Most fairs do not allow horns. It probably goes back to dairy goats.
In our state some FFA chapters allow horns & others do not. 4h is almost always no horns.


----------



## midlothianffa (May 5, 2013)

I was just curious because some kids keep does that they've shown then they can't defend themselves against the other goats in the herd


----------



## kccjer (Jan 27, 2012)

Our fair doesn't matter with horns or without....dairy or meat. :shrug: Only thing we have to do with horns is "tip" them so there are no sharp points


----------



## midlothianffa (May 5, 2013)

Ours have to be dehorned and can't have any more than a inch re-growth


----------



## CountyLineAcres (Jan 22, 2014)

We have 3 does on our farm that have been disbudded. The other 14 are horned. The lack of horns has never been an issue for the 3. The can pack a punch just as hard as any doe with horns.  I never have had to worry about them.

Typically, 4-H wants dehorned goats as safety for younger children and people in general. I wish the fairs around us accepted horns. I know the chance of an accident increases when goats have horns, but as long as you are responsible and know how to handle the goat, it shouldn't be an issue. However, not everyone shares the same view and that's okay.


----------



## midlothianffa (May 5, 2013)

CountyLineAcres said:


> We have 3 does on our farm that have been disbudded.
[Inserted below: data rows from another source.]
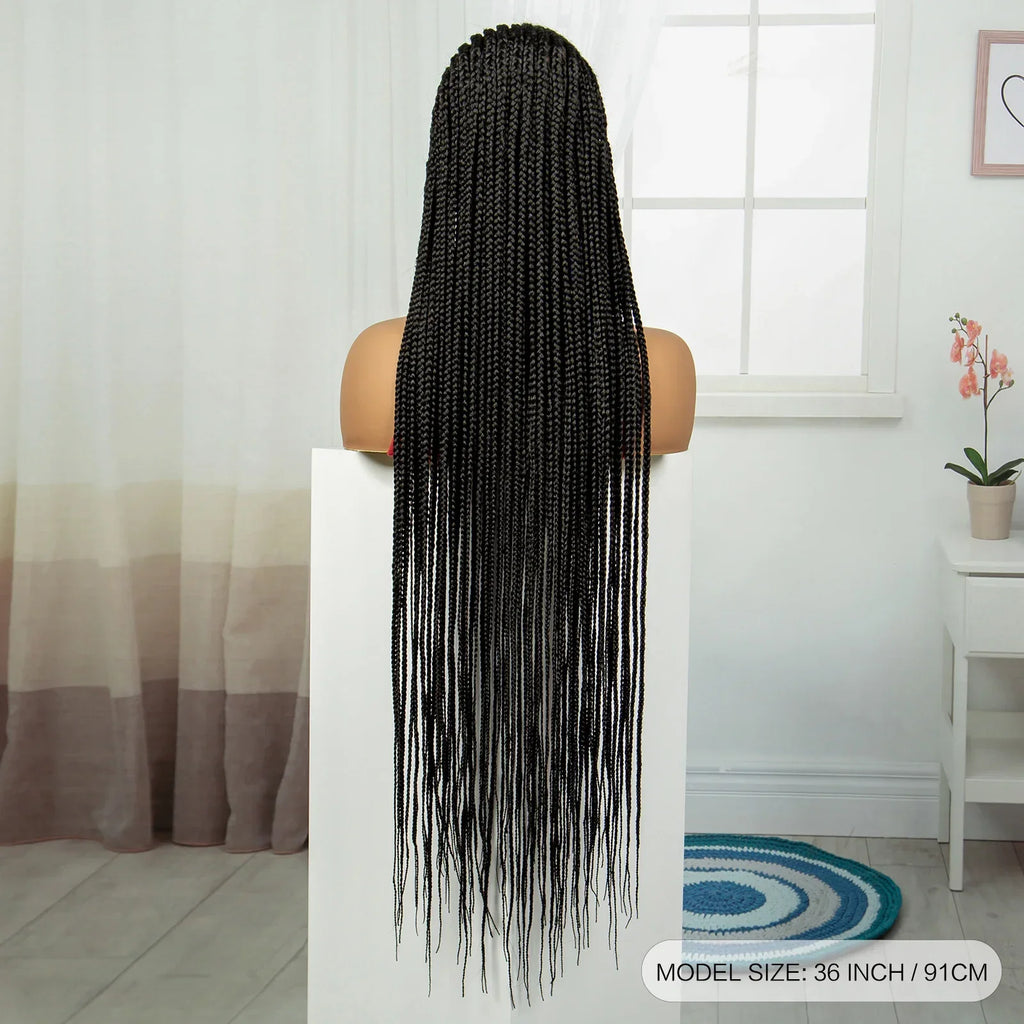 36" Cornrow Braided Full Lace Wig | Knotless Braids | Natural Looking Synthetic Braided Wig with Baby Hair for Black Women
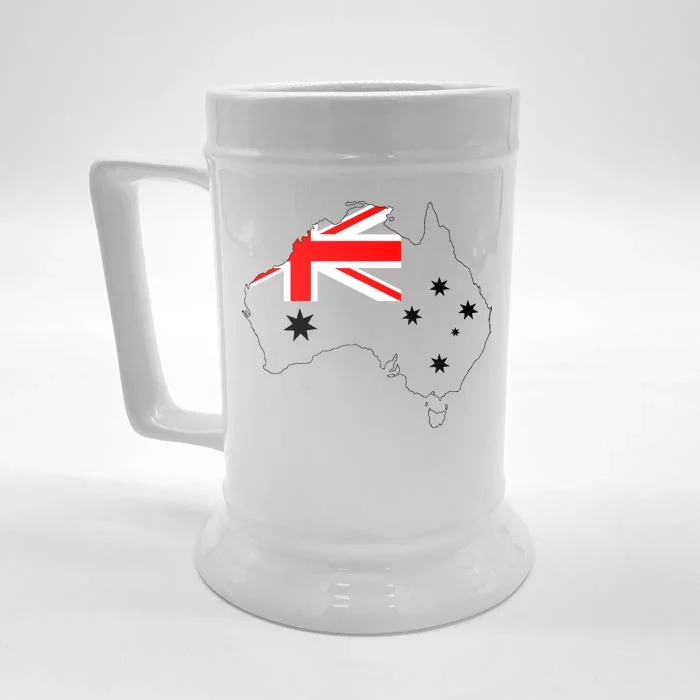 World Australia Map Flag Front & Back Beer Stein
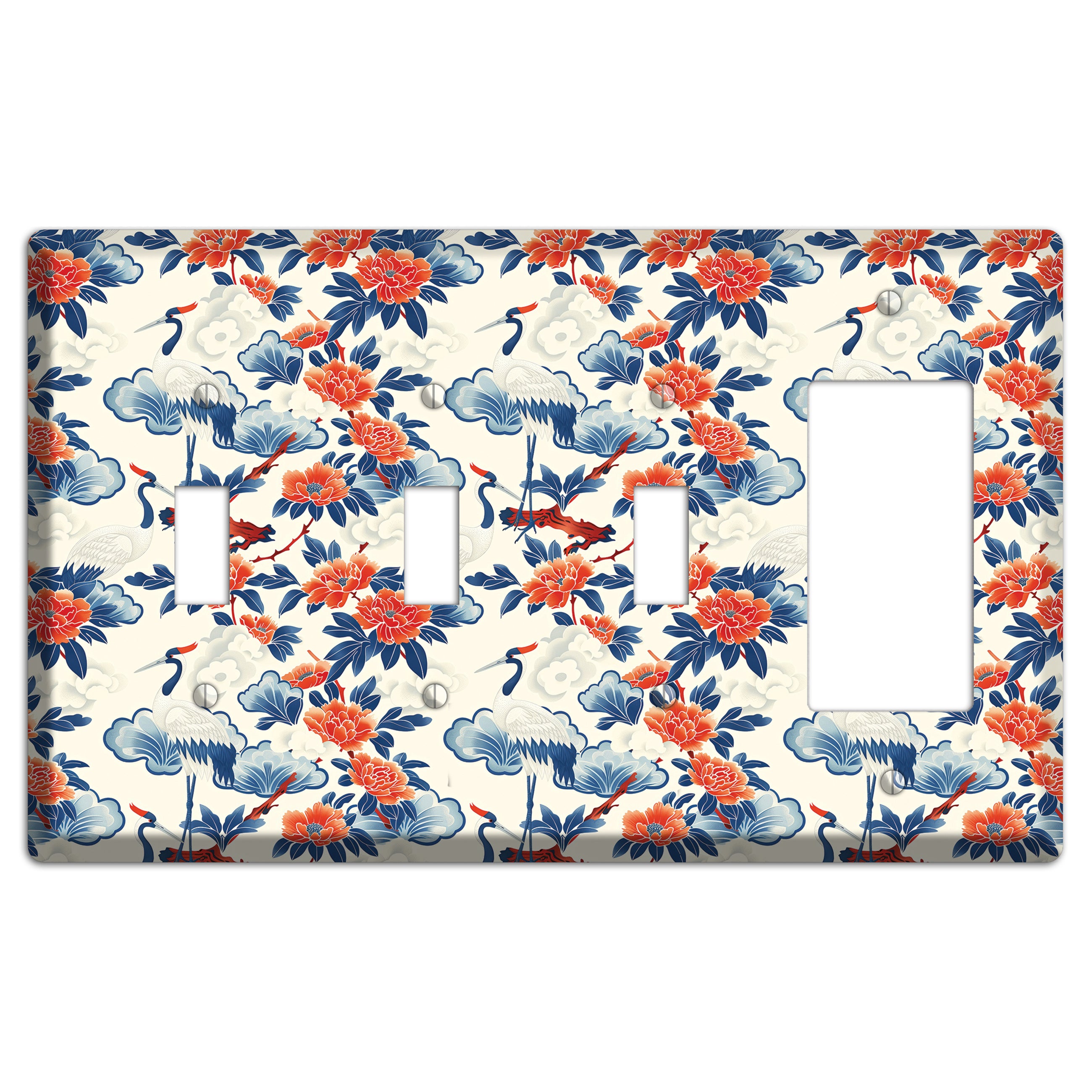 Peony & Crane Fete 3 Toggle / Rocker Wallplate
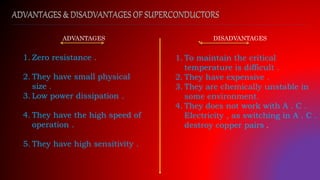 Disadvantages Conduction SUPERCONDUCTIVITY BY SATYAAPTRAKASH.pptx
The other 14 are horned. The lack of horns has never been an issue for the 3. The can pack a punch just as hard as any doe with horns.  I never have had to worry about them.
> 
> Typically, 4-H wants dehorned goats as safety for younger children and people in general. I wish the fairs around us accepted horns. I know the chance of an accident increases when goats have horns, but as long as you are responsible and know how to handle the goat, it shouldn't be an issue. However, not everyone shares the same view and that's okay.


I agree if you can't keep your goat under control and be responsible then maybe you shouldn't be showing but most of the goats in our shows have been bottle fed so they don't really need to be dehorned because they think their lapdogs same with all the other goats that aren't bottle babies I can understand why they do it with cattle because they are tied up and if they move their head the could smack someone in the face but goats and sheep aren't much above waist level


----------



## kccjer (Jan 27, 2012)

I've had one of my goats just turn her head and smack a little girl in the face with her horns. The goat didn't mean to do it...the little girl was just level with her horns! So it can happen to smaller kids pretty easily. Maybe that's why?


----------



## midlothianffa (May 5, 2013)

It may be I didn't think about that I guess it depends how many lil kids you have showing there's only about 10 in the whole county for goats tho :shrug: which is funny because they're more responsible than the older kids lol


----------



## Little-Bits-N-Pieces (Apr 7, 2013)

It's just for safety reasons. Little kids showing are right at horn level with them and one accidental move from the goat and the child can loose an eye.
I've been accidentally cracked in the face with horns before and have gotten my glasses broken from it, thankfully it wasn't all dramatic like in movies and the glass didn't shatter into my eyes :lol:
But no horns are just safer in the 4-h shows.


----------



## Scottyhorse (Feb 11, 2013)

Horns are allowed here, they just have to be covered. (Vet wrap, cattle nipple, etc)


----------



## RPC (Nov 6, 2009)

You can show boer goats wethers and angora wethers with horns at my fair but most don't allow any wethers to have horns


----------



## midlothianffa (May 5, 2013)

I figured it was mostly safety but I got curious if they had other reasons


----------



## GTAllen (Jul 22, 2012)

Market goats are disbudded, breed stock are blunted here.


----------